Singapore's first permanent snow centre, Snow City, is known as a fun attraction for those who want to experience winter here.
However, with the introduction of new features and activities after a recent four-month revamp - its first since opening in 2000 - the attraction at Science Centre Singapore hopes to educate visitors about the very serious threat of climate change as well.
The 1,500 sq m Snow City, which simulates a sub-freezing climate, will offer visitors the full Arctic experience, including snowfall, from Dec 29. The rest of its new features are already open to the public.
A new snow-making machine produces 40 tonnes of snow daily, compared with 6 tonnes previously. The snow is also now more realistic and durable.
There is a new theme centring on the Arctic spread over six zones. Visitors will get to join forces with Snow City's five new mascots - including Suki the magical snow owl, Oki the Inuit boy and Nooka the polar bear - to battle climate change and raise awareness about global warming.
Starting at the snow playground, visitors will get a feel of how the Inuit, the indigenous people of the Arctic, live. They can also interact with the life-size snow sculptures of the mascots.

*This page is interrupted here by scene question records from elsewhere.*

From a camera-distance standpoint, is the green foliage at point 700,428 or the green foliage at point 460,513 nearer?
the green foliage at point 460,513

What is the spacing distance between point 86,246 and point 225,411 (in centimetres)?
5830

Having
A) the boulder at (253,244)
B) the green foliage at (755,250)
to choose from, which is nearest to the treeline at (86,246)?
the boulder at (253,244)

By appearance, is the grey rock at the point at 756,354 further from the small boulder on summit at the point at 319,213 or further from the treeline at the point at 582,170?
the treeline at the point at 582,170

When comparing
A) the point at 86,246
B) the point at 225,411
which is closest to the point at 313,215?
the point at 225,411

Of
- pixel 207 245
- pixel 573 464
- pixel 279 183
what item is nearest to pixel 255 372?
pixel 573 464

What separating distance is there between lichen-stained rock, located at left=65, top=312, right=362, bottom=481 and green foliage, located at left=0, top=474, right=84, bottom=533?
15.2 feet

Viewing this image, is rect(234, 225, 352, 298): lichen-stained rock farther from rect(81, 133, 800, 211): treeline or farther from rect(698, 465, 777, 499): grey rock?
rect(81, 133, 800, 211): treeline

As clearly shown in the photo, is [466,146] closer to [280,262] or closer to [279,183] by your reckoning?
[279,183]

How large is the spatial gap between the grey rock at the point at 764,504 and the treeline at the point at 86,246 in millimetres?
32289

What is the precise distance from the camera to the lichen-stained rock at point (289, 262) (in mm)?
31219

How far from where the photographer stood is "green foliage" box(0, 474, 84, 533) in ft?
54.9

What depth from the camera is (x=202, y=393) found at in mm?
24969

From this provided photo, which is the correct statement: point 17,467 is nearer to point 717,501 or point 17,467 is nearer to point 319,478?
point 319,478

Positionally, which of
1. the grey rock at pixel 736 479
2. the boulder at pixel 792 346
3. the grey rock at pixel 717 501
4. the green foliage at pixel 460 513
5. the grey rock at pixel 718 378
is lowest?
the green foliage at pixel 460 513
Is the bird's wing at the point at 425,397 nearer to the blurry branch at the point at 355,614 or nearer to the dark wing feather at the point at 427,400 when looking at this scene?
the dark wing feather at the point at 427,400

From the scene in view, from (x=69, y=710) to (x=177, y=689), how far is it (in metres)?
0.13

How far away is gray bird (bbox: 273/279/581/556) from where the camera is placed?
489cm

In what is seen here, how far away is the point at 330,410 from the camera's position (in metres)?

Continuing on to the snow field, they will learn about the Northern Lights phenomenon - the result of collisions between particles in the Earth's atmosphere and charged particles released from the sun's atmosphere.
At the traditional Inuit's home on the mezzanine floor, visitors can find out about ice fishing, which the Inuits do, and the garb they wear to keep warm. They can then top off their experience with a ride down the three-storey-high Arctic snow slide in a toboggan.
There is also the Arctic exhibition, which is co-produced by the Norwegian embassy and highlights the effects of climate change and how one can help fight it from Singapore.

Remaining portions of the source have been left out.